Hearing loss varieties

There are multiple types of hearing loss because there are numerous parts of the ear. The underlying cause of your hearing loss will determine which type of hearing loss you develop.

The prevalent types of hearing loss include:

  • Conductive hearing loss: This form of hearing loss happens because there’s a blockage somewhere in the auditory system, frequently in the outer or middle ear. Usually, fluid or inflammation is the reason for this blockage (when you have an ear infection, for instance, this usually occurs). A growth in the ear can occasionally cause conductive hearing loss. Usually, with conductive hearing loss, your hearing will go back to normal as soon as the blockage is gone.
  • Sensorineural hearing loss: When your ears are damaged by loud noise, the tiny hair cells which detect sound, called stereocilia, are destroyed. This type of hearing loss is usually chronic, progressive, and irreversible. Usually, individuals are encouraged to wear ear protection to prevent this type of hearing loss. If you’re dealing with sensorineural hearing loss, it can still be managed by devices such as hearing aids.
  • Mixed hearing loss: It’s also possible to experience a combination of sensorineural hearing loss and conductive hearing loss.

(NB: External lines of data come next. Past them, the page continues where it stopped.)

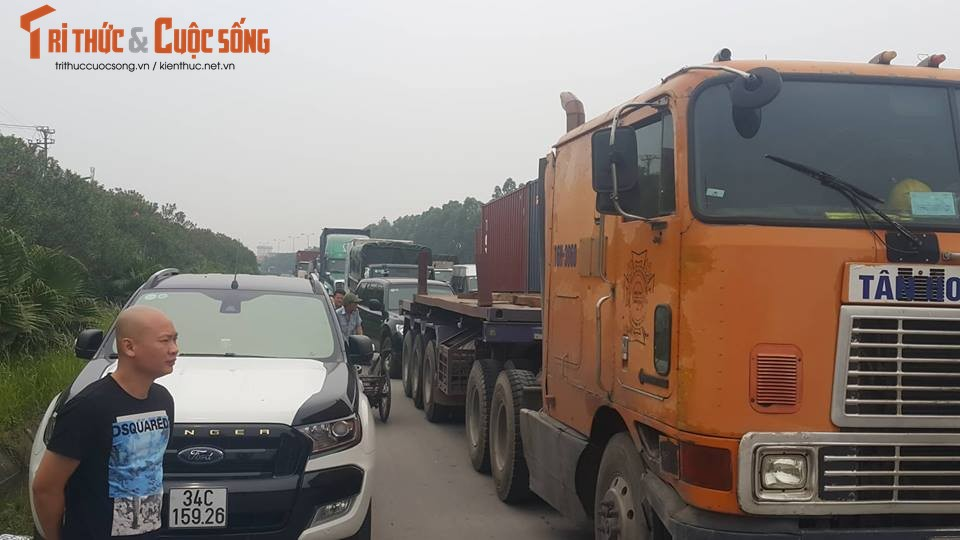 Hien truong container tong o to lat ngua, 5 nguoi thoat chet-Hinh-7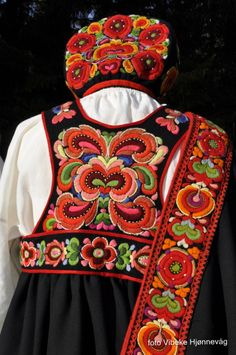 Folk Costume: Bunad and Rosemaling embroidery of upper Hallingdal, Buskerud, Norway Scandinavian Embroidery, Scandinavian Folk Art, Folk Fashion, Ethnic Fashion, Folklore, Folk Costume, Costumes, Motifs Textiles, Norwegian Rosemaling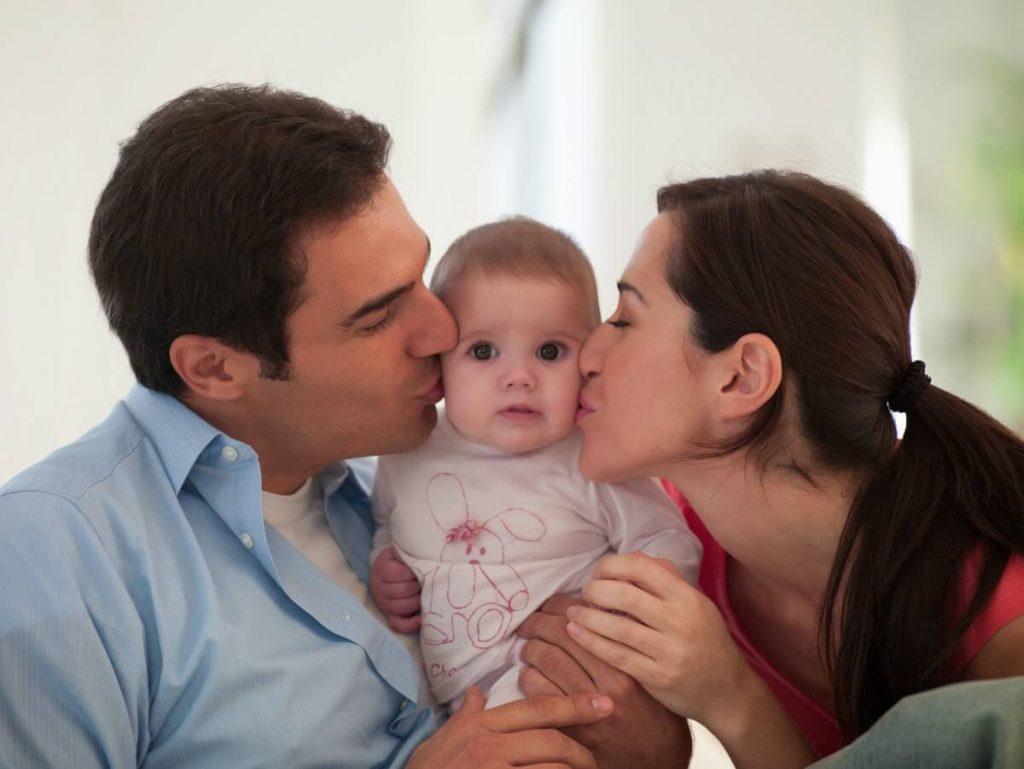 Để duy trì tình bạn sau khi có con, ba mẹ nên lên kế hoạch trước cho các buổi hẹn riêng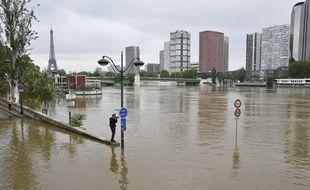 Le quai Louis Bleriot sur la Seine pres de la Maison de la Radio inonde en raison de la crue du fleuve suite a des pluies torrentielles.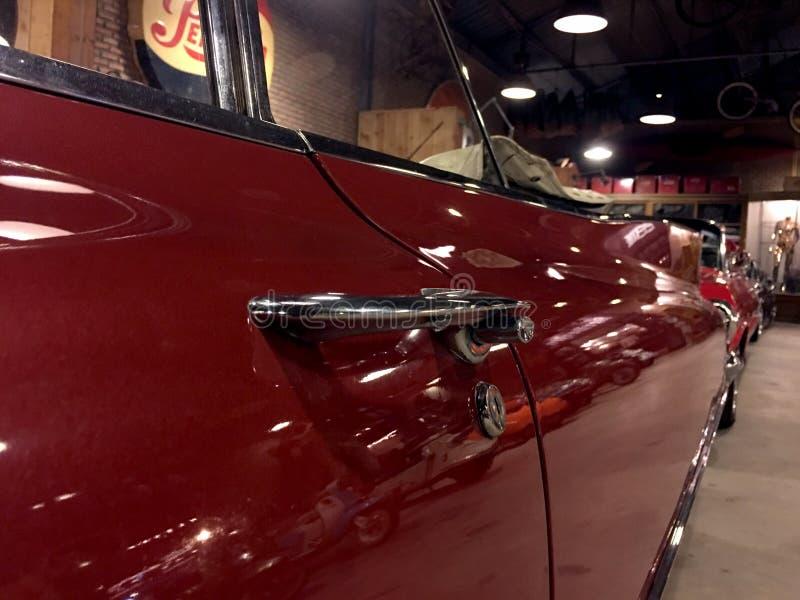 Automobile rossa d'annata immagini stock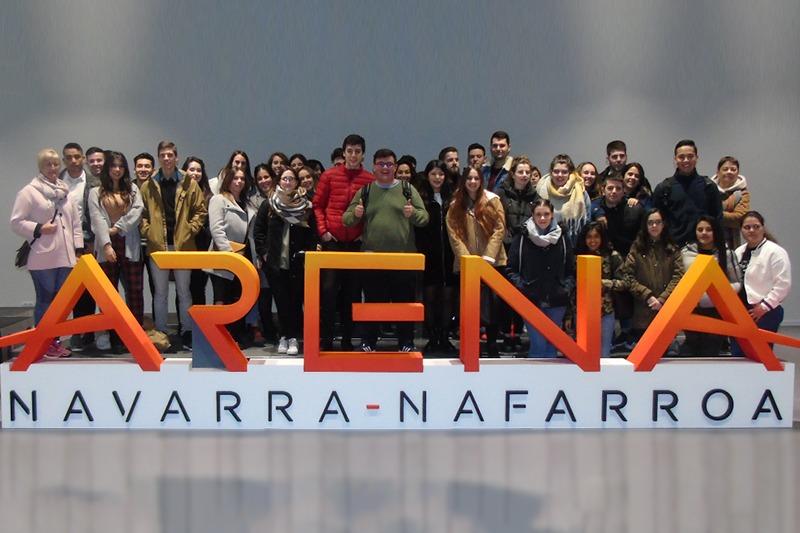 Los alumnos de María Inmaculada posan en Navarra Arena, donde tuvieron su primera clase práctica con Carlos Mangado. (Fotos: Cedidas)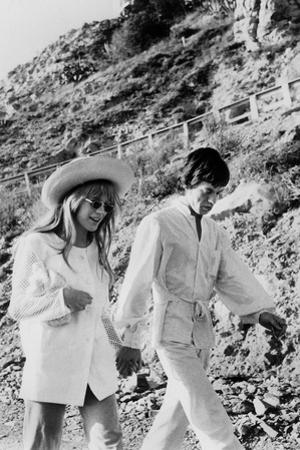 Singers Mick Jagger and Marianne Faithfull in San Remo January 29, 1967
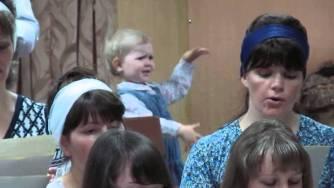 Малко момиченце дирижира хор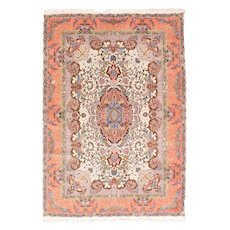 Excellent Rose Tabriz Persian Area Rug Wool & Silk Circa 1970, SIZE: 5'3'' x 7'7''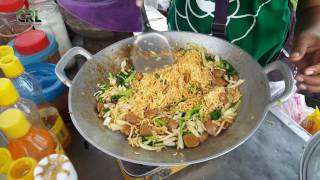Cambodia street food, Fried noodles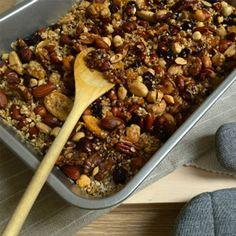 Is er iéts lekkerder dan zelfgemaakt granola? Ik betwijfel het! Ook proberen? Zo doe je dat!   Bekijk de video hierrr: http://foodness.nl/recipe/detail/696/video_homemade_granola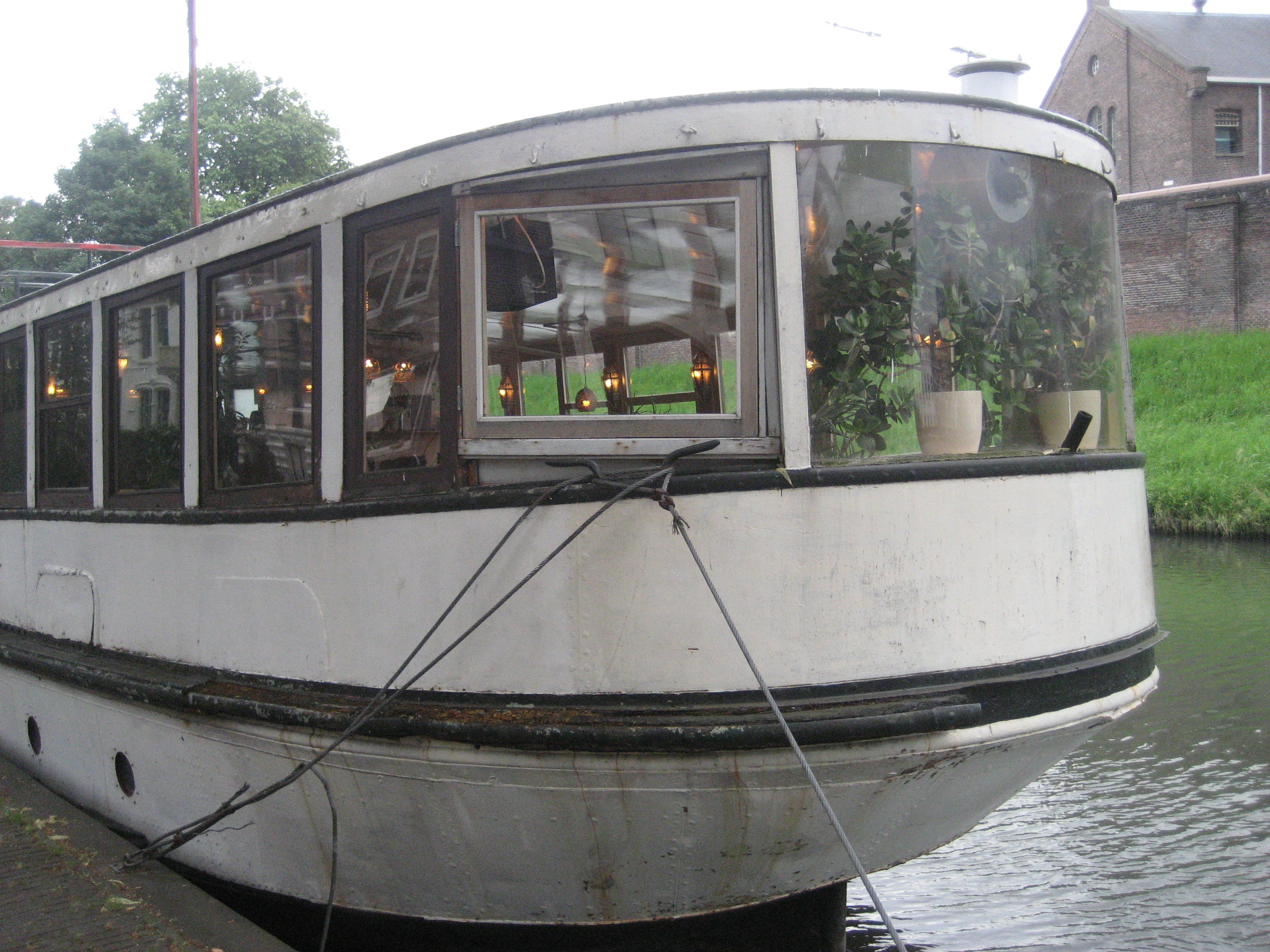 Coffee Shop Utrecht Floating Coffeeshop What The Dutch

Because the hearing loss is coming from several different places, this can sometimes be challenging to treat.
  • Auditory Neuropathy Spectrum Disorder: It’s relatively rare for someone to develop ANSD. When sound is not properly transmitted from your ear to your brain, this type of hearing loss happens. ANSD can normally be managed with a device known as a cochlear implant.

The desired results are the same even though the treatment option will vary for each type of hearing loss: to improve or maintain your ability to hear.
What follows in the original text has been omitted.